Amazon's "#1 Best Seller" BAFX Products IR Repeater" absolutely does not work with the particular Bolt box that I am working with (I did not try it on either of the other three Bolts in the house). I tried two separate BAFX repeaters, swapping out various combinations of receivers and emitters to troubleshoot, and neither of the main black box units worked, so they are going back to Amazon.
Amazon.com: BAFX Products IR Repeater - Remote control extender Kit: Electronics

On the other hand, Amazon's very similar looking and $5 cheaper DuaFire Infrared (IR) Remote Control Repeater ($23) does indeed work.
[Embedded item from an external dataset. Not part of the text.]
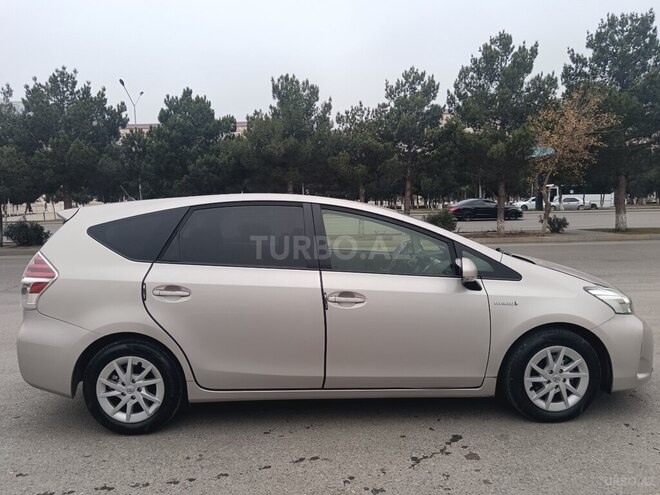 Toyota Prius V 2019, 98,000 km - 1.8 л - Sumqayıt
Why? I have no idea - but it works, and I'm happy enough.
Amazon.com: DuaFire Infrared (IR) Remote Control Repeater Remote Control Extender Kit (Black): Home Audio & Theater

I have also found that two otherwise identical universal remotes - the cheap but good WR7 (now discontinued) - throw out very different strength IR signals. Even with fresh batteries, one will trigger the DuaFire repeater from across the room, while the other must be within about 6-8 feet. Go figure.
Amazon.com: URC WR7 Universal Remote Control for up to 7 A/V Components with 4 Favorite Channel Buttons: Electronics


----------



## genebopp (Dec 12, 2008)

I am not home. But I think this is the one I have.

Amazon.com: TNP IR Repeater Extender Infrared Remote Control Hidden System Kit - Infrared IR Emitter Blaster Distribution Extension & Receiver Cable for Cable Box Home Theater AV Component Equipment HDTV: Electronics


----------